Social media sentiments generally indicate reluctance and hostility toward these “illegal” boatpeople, with a “Malaysians first” mindset. There are fears that accepting more refugees will lead to a flood of boats, a drain on resources and importation of new clusters of those infected.
Yet it would be a mistake for Malaysia to backtrack on non-refoulement and to use the pandemic as an excuse.
Non-refoulement applies “to all migrants at all times, irrespective of migration status.” Despite not being a signatory to the 1951 Refugee Convention and its 1967 Protocol, Malaysia is still forced to adhere to the principle that encompasses international norms and customary law.
Proponents of the “floodgates” argument forget that Malaysia’s “floodgates” have been open for decades. Refugee boats heading for Malaysia are by no means a new phenomenon. There are thought to be anywhere between 150,000-400,000 refugees from Myanmar already in Malaysia and some of them have been here for three or four generations.
Continued resistance would only highlight the inconsistencies of Malaysia’s declared position and open up the country to accusations of hypocrisy. It would further undermine Malaysian efforts to highlight the plight of the Rohingya and work towards a meaningful, sustainable solution for the refugee crisis.

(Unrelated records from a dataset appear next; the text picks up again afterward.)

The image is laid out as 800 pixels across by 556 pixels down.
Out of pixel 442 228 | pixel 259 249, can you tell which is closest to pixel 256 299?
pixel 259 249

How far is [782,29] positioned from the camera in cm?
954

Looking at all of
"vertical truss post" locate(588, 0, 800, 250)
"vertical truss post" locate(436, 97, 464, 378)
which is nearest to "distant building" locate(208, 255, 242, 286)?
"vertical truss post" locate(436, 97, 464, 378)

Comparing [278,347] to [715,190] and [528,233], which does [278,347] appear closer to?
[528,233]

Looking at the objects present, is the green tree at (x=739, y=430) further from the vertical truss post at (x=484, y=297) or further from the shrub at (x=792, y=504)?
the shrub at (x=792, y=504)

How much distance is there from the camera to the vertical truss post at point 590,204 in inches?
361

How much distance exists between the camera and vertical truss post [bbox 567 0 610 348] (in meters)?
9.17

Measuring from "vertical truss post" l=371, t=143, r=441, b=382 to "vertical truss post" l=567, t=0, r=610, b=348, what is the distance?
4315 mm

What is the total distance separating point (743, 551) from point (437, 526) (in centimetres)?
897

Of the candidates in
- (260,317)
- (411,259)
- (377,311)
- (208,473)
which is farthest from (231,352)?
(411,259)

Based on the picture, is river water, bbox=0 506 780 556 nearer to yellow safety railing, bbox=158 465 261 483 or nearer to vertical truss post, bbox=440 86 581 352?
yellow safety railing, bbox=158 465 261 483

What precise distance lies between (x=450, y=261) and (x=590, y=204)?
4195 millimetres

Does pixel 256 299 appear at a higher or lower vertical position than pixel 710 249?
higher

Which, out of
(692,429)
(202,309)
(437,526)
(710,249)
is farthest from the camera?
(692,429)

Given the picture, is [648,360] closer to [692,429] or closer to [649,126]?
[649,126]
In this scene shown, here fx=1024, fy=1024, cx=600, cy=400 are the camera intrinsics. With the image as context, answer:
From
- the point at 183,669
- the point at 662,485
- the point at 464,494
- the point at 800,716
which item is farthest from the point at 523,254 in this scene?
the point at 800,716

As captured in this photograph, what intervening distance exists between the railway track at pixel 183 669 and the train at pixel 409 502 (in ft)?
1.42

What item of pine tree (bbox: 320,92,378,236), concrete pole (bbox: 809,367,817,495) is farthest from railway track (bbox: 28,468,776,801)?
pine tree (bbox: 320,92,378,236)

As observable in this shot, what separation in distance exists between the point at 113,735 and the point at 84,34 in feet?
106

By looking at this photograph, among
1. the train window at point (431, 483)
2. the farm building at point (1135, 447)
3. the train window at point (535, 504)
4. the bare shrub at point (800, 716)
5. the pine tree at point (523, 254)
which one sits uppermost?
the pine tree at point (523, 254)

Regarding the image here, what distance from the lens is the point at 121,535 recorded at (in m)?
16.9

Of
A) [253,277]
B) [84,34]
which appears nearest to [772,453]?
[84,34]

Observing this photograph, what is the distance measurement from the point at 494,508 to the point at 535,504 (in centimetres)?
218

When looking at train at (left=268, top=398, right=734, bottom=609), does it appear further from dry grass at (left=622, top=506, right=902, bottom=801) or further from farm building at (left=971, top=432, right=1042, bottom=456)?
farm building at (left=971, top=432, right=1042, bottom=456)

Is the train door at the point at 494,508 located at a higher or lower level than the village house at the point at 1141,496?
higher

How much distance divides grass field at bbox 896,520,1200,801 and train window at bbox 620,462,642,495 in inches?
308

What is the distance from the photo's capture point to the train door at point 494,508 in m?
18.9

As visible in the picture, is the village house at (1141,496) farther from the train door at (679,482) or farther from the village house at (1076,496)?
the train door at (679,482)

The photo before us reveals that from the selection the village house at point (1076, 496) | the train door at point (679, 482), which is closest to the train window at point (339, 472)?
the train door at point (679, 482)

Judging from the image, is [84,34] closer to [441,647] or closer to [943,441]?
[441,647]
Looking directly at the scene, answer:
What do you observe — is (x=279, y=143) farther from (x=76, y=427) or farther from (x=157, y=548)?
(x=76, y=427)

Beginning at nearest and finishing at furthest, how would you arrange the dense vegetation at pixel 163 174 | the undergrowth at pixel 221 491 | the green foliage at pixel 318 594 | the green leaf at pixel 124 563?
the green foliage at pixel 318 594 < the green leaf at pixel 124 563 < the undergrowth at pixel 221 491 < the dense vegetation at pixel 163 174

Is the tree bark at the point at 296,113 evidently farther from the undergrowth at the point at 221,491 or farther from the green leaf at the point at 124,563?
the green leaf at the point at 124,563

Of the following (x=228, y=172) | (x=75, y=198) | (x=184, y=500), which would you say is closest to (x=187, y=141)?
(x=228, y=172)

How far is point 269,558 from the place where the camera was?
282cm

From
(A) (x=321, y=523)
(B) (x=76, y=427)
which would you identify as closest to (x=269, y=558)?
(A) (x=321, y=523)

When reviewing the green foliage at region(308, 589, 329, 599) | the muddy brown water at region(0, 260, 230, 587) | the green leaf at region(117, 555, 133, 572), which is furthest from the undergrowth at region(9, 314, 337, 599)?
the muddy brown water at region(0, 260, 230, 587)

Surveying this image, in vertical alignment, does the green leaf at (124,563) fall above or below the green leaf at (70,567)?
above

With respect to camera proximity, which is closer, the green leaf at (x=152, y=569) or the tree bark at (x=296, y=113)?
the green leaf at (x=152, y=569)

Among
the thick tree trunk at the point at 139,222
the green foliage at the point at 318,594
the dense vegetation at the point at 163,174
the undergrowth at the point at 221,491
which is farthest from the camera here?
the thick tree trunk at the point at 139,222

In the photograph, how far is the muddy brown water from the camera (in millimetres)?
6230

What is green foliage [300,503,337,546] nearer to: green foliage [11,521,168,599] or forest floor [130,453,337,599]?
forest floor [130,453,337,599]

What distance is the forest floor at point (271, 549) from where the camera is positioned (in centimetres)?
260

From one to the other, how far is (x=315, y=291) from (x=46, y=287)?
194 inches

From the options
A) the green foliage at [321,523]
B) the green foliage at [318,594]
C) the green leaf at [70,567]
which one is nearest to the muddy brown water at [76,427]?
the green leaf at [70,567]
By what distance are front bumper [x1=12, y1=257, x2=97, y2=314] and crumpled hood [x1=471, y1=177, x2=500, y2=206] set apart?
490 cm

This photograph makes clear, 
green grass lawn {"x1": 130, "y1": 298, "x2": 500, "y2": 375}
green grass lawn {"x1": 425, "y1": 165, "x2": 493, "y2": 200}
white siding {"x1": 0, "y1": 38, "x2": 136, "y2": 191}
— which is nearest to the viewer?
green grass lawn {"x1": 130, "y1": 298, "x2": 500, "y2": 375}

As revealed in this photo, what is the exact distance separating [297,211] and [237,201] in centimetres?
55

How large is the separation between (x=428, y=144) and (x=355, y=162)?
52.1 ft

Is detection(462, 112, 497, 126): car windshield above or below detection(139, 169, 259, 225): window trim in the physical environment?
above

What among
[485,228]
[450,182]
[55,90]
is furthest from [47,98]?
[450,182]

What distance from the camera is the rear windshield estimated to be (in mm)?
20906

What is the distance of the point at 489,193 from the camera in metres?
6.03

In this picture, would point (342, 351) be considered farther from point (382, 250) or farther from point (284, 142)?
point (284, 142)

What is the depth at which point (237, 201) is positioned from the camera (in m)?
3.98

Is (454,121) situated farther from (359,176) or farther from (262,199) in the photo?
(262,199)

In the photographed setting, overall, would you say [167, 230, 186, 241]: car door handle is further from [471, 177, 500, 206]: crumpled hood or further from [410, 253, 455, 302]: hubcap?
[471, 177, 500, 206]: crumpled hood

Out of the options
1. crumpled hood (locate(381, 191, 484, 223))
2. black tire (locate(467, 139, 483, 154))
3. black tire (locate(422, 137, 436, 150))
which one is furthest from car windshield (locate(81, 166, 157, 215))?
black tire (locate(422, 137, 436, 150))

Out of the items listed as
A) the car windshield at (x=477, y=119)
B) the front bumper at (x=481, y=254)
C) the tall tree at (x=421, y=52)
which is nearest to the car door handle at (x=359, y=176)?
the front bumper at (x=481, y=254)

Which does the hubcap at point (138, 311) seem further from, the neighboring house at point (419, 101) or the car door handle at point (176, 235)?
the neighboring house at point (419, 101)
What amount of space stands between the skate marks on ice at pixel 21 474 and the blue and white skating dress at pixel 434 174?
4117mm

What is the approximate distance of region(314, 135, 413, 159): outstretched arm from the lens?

If Malaysia can find the political will to uphold its commitment to non-refoulement, then the following should be considered:
First, resources will have to be allocated to preparing for and housing incoming boatloads of Rohingya. The government should consider working with the private sector and various foundations to expand programmes meant to support the low-income Malaysians, to include vulnerable refugee communities, including new arrivals.
Second, government ministries and agencies should engage with established refugee associations, NGOs and international organisations to assist with planning, preparedness and implementation. This can mirror similar arrangements with NGOs to care for the urban poor.
Instead of using the coronavirus pandemic as an excuse to push boats back, Malaysia should see this as an opportunity for itself and other Asean nations to formulate much-needed long-term policies on refugees so that there are security and economic benefits for both sides.